**Consegne dell'esercizio:**
(a) Risponda alle seguenti domande basandosi sulla recensione del concerto.
(i) In quale anno l'autore aveva visto per l'ultima volta i Katatonia dal vivo?
(ii) Come si intitola il quinto album dei Klogr?
(iii) Da quale città provengono gli Evergrey?
(b) Stabilisca se ciascuna delle seguenti affermazioni concorda con la recensione del concerto, citando testualmente le parole decisive.
(i) L'autore è riuscito ad arrivare in tempo per il concerto dei Klogr.
(ii) Per la serata all'Alcatraz è stato utilizzato il palco laterale più piccolo.
(iii) L'autore ha sempre seguito con grande assiduità gli Evergrey.
(c) Trascriva fedelmente il passo della recensione del concerto da "Il 27 novembre" a "non esiste più.".

**Testo di partenza:**
KATATONIA // EVERGREY @Alcatraz, Milano – 27.11.2025

Il 27 novembre Metal Skunk si è divisa in due. Una parte, quella intrisa di mascolinità tossica anni ’90, è andata a vedere i Sacred Steel a Erba nel tentativo di sconfiggere i nemici del vero metal. L’altra parte, quella decostruita, è andata a vedere i Katatonia all’Alcatraz, alla ricerca di qualcosa che forse non esiste più.

Io ho deciso di fare parte dei secondi, poiché non vedevo i Katatonia dal vivo dal lontano 2012, quando girarono per l’Italia e per l’Europa accompagnati da Alcest e Junius a supporto di Dead End Kings. Questa volta l’album da supportare è Nightmares As Extensione of the Waking State e di spalla ci sono i loro connazionali Evergrey e gli italiani Klogr.

Il lavoro e la necessità di nutrirmi mi impediscono, purtroppo, di arrivare in tempo per vedere questi ultimi, gruppo di Carpi che apre la serata. Anche loro probabilmente erano interessati alla promozione del loro quinto e ultimo album, Reborn, uscito quest’anno per Zeta Factory. Il genere è comunque molto in linea con la serata: una sorta di alternative metal molto melodico cantato con voce pulita. La loro tendenza è più spiccatamente radiofonica (senza che questo aggettivo abbia alcun connotato negativo) rispetto ai due gruppi svedesi che li seguiranno nella serata. In altre coordinate spaziotemporali – ovvero quindici anni fa e in un altro Paese – avrebbero probabilmente avuto tutti i crismi per finire in rotazione in radio e in TV.

Gli Evergrey, che fortunatamente riesco a godermi, hanno invece tutti i diritti di essere definiti “storici”. L’unica colpa che hanno – e che probabilmente è ciò che non gli ha permesso di raggiungere la fama di altri gruppi con una carriera altrettanto lunga e prolifica – è venire da Göteborg e non suonare melodic death metal come il resto della scena della città affacciata sul Kattegat. Io stesso ammetto di non averli mai seguiti moltissimo, più che altro perché i primi album a metà tra power e progressive non sono mai stati nelle mie corde. Tuttavia, anche loro si sono pian piano spostati verso un genere più vicino a quello dei Katatonia, pur partendo da premesse completamente diverse. Il pubblico, ad ogni modo, apprezza molto e l’Alcatraz – utilizzato per così dire “a metà”, sfruttando il palco più piccolo laterale – è già abbastanza gremito. I saluti finali sono calorosissimi e il pubblico continua ad applaudirli molto a lungo.

**Dati forniti:**
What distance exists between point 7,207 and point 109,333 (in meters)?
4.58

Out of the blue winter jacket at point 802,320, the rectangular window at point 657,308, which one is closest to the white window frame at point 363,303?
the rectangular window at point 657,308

**Risposte alle consegne:**
(a)
(i) Nel 2012.
(ii) Reborn.
(iii) Da Göteborg.

(b)
(i) No: «Il lavoro e la necessità di nutrirmi mi impediscono, purtroppo, di arrivare in tempo per vedere questi ultimi».
(ii) Sì: «utilizzato per così dire “a metà”, sfruttando il palco più piccolo laterale».
(iii) No: «Io stesso ammetto di non averli mai seguiti moltissimo».

(c)
Il 27 novembre Metal Skunk si è divisa in due. Una parte, quella intrisa di mascolinità tossica anni ’90, è andata a vedere i Sacred Steel a Erba nel tentativo di sconfiggere i nemici del vero metal. L’altra parte, quella decostruita, è andata a vedere i Katatonia all’Alcatraz, alla ricerca di qualcosa che forse non esiste più.